Here’s how this year’s race shakes out according to MVP Tracker:
Not much to say there. Luckily, the NL race is very interesting, or else this would be a very anticlimactic article. The only real suspense left is whether Alex Rodriguez will win unanimously (and whether that can be considered suspense is entirely debatable); I don’t see any reason for him not to, especially since Magglio’s Tigers will be sitting at home in October.
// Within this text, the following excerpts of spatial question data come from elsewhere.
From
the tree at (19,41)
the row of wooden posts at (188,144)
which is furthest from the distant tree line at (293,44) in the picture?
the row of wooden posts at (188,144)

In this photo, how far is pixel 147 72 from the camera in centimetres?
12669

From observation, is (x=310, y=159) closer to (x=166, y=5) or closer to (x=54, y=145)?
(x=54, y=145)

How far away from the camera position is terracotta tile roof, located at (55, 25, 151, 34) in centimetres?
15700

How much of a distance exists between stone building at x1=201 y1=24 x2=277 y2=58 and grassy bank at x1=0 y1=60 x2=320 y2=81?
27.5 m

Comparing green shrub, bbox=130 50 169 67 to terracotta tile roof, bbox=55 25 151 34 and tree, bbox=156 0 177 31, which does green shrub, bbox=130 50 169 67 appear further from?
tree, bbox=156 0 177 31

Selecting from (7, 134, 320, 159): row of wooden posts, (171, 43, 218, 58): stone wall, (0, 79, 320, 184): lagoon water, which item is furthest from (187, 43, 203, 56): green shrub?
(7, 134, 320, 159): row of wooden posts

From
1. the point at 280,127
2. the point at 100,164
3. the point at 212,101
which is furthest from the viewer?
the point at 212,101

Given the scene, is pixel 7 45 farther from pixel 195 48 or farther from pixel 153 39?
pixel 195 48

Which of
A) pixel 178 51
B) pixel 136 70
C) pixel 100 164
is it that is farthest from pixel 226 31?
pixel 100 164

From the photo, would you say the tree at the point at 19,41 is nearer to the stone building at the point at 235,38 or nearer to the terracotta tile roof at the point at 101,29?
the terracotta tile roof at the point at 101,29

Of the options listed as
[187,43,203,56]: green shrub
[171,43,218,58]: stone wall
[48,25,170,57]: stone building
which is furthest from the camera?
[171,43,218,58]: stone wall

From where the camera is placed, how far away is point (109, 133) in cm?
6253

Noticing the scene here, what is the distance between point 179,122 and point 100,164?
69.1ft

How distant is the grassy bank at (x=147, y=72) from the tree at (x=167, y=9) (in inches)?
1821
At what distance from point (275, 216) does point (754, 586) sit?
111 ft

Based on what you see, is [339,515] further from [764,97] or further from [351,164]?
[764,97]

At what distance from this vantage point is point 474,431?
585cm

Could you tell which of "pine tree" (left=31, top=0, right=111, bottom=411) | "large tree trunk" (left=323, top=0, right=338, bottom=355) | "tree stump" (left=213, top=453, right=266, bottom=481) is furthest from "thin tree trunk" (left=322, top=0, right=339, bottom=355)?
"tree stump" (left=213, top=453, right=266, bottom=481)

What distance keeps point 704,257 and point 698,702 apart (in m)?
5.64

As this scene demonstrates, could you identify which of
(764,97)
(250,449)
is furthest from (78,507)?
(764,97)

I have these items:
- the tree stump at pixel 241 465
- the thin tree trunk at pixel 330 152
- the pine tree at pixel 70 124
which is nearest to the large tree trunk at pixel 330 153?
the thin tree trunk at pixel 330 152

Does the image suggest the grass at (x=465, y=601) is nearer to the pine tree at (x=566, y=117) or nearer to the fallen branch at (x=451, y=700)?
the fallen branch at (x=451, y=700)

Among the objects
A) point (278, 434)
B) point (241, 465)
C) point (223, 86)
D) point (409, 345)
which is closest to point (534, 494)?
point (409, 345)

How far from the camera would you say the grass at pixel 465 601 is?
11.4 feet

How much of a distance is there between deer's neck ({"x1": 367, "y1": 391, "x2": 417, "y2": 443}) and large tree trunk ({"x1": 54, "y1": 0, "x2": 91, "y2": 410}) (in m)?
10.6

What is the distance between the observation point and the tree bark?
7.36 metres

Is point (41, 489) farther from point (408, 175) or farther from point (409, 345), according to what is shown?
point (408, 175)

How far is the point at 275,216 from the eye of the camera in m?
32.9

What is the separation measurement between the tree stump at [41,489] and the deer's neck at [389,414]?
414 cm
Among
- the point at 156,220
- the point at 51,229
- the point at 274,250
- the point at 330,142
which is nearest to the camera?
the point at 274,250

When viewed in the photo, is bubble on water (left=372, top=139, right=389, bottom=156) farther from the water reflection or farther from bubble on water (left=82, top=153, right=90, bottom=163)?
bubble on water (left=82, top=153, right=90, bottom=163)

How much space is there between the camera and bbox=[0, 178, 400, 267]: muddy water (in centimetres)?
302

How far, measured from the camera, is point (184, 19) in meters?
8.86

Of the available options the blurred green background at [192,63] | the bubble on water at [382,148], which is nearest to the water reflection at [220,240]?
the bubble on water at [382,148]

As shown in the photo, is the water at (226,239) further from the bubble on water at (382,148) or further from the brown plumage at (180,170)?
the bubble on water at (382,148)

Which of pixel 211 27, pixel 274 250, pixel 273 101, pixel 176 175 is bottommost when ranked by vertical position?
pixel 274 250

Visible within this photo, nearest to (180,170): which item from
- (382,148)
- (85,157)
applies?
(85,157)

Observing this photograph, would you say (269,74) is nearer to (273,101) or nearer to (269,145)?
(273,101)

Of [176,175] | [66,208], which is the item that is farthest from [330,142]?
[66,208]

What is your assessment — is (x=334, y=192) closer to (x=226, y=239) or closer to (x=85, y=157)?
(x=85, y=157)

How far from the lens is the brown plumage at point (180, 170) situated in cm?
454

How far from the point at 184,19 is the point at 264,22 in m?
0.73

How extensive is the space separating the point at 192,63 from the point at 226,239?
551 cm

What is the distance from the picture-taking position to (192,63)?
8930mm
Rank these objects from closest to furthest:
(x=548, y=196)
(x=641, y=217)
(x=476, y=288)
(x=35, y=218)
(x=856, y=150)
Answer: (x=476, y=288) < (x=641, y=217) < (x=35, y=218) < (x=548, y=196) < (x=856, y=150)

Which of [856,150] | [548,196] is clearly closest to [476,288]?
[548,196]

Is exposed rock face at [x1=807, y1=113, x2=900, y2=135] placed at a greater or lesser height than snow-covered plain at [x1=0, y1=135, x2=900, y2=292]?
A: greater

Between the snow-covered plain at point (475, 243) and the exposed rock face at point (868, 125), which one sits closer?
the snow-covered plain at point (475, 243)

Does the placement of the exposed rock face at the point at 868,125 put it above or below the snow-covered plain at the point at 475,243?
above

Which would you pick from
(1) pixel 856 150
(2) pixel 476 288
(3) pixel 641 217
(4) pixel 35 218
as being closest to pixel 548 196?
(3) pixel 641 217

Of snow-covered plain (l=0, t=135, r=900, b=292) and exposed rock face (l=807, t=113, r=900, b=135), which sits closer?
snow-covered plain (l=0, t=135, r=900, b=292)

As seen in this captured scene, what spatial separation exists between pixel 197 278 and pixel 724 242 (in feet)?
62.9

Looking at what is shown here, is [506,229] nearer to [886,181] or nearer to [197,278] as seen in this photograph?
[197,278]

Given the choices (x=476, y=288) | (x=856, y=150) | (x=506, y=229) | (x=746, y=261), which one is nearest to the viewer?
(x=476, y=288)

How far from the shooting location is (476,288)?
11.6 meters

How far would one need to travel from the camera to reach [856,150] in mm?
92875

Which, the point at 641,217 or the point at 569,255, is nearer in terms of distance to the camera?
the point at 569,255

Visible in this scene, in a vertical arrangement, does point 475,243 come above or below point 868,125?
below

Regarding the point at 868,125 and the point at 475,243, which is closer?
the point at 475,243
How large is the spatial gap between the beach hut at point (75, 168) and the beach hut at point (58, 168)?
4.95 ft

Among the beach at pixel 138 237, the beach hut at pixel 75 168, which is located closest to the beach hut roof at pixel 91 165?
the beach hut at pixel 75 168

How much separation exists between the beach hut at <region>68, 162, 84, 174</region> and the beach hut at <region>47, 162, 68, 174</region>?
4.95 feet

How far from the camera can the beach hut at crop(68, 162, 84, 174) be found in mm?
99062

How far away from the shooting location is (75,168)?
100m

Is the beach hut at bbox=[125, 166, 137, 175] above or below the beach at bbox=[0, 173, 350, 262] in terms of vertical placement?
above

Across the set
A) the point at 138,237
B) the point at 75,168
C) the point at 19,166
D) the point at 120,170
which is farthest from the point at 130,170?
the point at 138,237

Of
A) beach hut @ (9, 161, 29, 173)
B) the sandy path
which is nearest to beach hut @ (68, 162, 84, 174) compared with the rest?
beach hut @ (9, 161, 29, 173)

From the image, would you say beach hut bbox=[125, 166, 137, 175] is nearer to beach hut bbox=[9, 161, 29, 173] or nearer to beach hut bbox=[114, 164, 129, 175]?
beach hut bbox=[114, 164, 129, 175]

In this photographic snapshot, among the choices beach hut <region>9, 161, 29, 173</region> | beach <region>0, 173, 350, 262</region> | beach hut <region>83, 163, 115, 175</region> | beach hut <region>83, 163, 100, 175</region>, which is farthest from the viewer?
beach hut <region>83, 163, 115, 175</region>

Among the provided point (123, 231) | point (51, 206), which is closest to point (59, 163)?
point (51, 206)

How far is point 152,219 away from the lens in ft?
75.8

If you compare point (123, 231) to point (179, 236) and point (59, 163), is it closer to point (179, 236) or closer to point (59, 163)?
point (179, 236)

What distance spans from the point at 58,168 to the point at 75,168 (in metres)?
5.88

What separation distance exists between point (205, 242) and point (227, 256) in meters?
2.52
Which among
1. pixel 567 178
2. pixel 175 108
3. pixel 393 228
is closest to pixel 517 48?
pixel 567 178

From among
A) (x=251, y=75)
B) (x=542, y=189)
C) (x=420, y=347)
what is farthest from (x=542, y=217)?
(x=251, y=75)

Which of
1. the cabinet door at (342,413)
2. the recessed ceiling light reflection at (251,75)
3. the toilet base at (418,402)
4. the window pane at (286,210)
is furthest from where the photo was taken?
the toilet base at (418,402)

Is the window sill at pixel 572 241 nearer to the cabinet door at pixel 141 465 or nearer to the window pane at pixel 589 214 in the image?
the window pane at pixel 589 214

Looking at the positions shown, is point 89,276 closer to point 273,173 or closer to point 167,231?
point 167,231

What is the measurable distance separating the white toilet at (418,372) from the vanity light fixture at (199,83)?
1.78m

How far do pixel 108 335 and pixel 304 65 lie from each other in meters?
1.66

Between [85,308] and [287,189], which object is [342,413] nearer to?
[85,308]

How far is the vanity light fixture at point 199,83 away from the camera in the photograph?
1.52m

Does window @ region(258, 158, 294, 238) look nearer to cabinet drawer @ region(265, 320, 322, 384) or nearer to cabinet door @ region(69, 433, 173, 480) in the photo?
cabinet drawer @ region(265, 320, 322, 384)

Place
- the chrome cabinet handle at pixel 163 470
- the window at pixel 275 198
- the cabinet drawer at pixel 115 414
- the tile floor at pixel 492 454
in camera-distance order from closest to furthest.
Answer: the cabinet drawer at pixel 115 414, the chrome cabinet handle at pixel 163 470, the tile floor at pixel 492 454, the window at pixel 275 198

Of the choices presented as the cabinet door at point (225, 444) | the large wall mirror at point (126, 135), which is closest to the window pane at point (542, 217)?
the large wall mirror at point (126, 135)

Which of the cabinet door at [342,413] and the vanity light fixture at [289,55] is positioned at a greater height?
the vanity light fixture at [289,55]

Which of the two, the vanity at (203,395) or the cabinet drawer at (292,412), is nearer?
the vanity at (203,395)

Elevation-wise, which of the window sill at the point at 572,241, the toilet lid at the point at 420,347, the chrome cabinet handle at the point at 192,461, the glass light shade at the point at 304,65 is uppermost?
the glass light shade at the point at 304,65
Ortiz probably jumps out as being a bit high, and I agree—I doubt he’ll get more votes than Ordonez or Guerrero. Unfortunately, MVP Tracker isn’t aware that the media thinks Ortiz has a down year if he doesn’t hit five walk-off homers, even if he rakes at a clip of .332/.445/.621, with 52 doubles and 35 homers. Looking at the VORP leaders, A-Rod is actually third in MLVr, slightly behind both Ordonez and Ortiz. Although that obviously has nothing to do with the actual MVP voting.
The following table is not the final MVP Tracker projection for the NL. Rather, it’s what each player’s final number would have been if they had made the playoffs. Since the NL race was so tight, there was no way MVP Tracker was taking a guy whose team missed out on October, so this was the thing to look at.
As you can see, this race was decided in the season’s 163rd game. If Jimmy Rollins doesn’t end up winning the award, he has Trevor Hoffman to thank. Because of the Rockies’ dramatic win last night, MVP Tracker has Matt Holliday winning the award easily, even with the 26 point deduction for playing in Coors. If Colorado had lost on Monday, Holliday’s score would have dropped all the way down to 92.6, since he wouldn’t have received nearly as much credit for his 135 RBIs.
Here are the final NL Standings:
I think MVP Tracker will nail the top two here. After that, Howard will probably be hurt by his 199 strikeouts, and the fact that he was so much better last year, allowing Fielder to finish third.